De plus en plus de e-consommateurs après un litige avec un marchand se voient confrontés à la rudesse des sociétés de recouvrement. Suite à des pratiques quelque fois peu orthodoxes de ces sociétés, les juges sont venus rappeler les règles à respecter dans l’activité de recouvrement.

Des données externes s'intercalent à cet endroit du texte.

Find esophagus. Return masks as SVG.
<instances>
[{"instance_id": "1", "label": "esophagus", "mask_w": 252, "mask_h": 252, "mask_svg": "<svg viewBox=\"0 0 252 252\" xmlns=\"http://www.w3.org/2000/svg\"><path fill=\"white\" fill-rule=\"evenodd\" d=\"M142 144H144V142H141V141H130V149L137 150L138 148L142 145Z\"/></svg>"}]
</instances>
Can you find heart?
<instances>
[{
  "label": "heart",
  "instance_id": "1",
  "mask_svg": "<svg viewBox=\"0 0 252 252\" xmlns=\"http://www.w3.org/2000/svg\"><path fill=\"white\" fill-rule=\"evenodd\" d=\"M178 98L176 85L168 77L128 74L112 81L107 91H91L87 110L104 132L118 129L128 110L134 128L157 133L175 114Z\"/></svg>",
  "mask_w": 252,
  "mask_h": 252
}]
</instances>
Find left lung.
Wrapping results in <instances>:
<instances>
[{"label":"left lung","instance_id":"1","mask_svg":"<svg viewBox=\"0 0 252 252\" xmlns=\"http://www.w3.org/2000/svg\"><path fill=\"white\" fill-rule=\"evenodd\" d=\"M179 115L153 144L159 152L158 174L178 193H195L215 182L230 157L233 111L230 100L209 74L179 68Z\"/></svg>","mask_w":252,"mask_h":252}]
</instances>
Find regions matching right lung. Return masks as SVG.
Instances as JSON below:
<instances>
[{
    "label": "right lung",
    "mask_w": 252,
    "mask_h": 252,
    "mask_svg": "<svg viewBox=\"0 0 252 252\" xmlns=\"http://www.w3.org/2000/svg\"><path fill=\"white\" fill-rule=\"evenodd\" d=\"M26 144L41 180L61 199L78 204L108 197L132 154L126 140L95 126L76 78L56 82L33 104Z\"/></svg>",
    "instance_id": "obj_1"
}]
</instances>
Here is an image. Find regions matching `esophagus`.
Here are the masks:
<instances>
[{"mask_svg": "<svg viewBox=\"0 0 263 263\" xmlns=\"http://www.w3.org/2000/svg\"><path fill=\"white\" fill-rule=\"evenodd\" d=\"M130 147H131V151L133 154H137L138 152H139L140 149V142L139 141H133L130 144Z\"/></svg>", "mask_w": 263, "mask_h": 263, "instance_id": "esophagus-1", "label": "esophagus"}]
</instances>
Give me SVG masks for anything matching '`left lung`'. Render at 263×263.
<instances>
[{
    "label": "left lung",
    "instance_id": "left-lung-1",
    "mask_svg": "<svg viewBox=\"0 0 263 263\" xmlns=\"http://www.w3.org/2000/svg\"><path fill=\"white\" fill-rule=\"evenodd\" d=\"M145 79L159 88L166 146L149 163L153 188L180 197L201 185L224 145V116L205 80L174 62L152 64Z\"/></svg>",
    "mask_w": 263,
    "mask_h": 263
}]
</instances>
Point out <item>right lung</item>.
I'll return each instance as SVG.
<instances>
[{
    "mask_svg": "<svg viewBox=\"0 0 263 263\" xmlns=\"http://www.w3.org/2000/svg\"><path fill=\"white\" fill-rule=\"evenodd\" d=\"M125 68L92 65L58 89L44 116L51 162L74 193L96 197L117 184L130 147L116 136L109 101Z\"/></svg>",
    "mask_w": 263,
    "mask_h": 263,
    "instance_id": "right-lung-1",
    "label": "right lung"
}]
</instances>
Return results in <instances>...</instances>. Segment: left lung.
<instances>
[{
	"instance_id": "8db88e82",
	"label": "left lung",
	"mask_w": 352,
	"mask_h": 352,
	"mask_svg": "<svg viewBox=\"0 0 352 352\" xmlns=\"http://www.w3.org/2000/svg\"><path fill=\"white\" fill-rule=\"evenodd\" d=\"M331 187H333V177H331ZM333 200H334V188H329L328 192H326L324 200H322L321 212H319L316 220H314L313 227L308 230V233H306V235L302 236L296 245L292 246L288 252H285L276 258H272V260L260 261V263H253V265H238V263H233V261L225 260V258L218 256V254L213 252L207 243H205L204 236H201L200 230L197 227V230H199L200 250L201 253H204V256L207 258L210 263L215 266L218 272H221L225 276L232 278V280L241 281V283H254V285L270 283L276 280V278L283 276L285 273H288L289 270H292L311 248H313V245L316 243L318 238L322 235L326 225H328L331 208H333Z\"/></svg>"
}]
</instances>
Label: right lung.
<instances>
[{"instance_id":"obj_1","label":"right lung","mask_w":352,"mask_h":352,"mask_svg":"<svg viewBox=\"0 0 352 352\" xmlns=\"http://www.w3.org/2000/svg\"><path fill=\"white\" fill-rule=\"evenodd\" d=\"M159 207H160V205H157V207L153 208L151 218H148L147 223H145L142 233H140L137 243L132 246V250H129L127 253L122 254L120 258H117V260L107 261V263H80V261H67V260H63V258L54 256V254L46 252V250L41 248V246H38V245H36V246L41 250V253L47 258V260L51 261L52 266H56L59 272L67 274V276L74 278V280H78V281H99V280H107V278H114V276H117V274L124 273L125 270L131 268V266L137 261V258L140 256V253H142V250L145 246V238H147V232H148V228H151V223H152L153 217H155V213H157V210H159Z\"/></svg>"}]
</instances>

Les mentions obligatoires de la lettre de recouvrement
Dans une décision du 20 mai 2010, les juges ont rappelé que les sociétés de recouvrement doivent envoyer au consommateur une lettre contenant les mentions de l’article 4 du décret du 18 décembre 1996 à savoir :
- Le nom ou dénomination sociale de la personne chargée du recouvrement amiable, son adresse et son activité de recouvrement
- Le nom ou dénomination sociale du créancier, son adresse ou son siège social
- Le fondement et le montant de la somme due en principal, intérêts et autres accessoires
- L’indication d’avoir à payer la somme due et les modalités de paiement de la dette
- Et reproduire les alinéas 3 et 4 de l’article 32 de la loi du 9 juillet 1991
Les références et date d’envoi de la lettre doivent être rappelées à l’occasion de toute démarche auprès du consommateur en vue du recouvrement amiable.
En l’absence de l’une de ces conditions, la société de recouvrement peut être sanctionnée par une contravention de 5ème classe (1500 euros d’amende qui peut être accompagnée de peines privatives).
Qui doit payer les frais de recouvrement ?
Le 20 mai 2010, la Cour de Cassation a rappelé à l’ordre une société de recouvrement qui tentait de faire payer les frais de recouvrement au débiteur. En effet, selon les alinéas 3 et 4 de l’article 32 de la loi du 9 juillet 1991, les frais de recouvrement entrepris sans titre exécutoire (c’est-à -dire globalement sans décision de justice) restent à la charge du créancier.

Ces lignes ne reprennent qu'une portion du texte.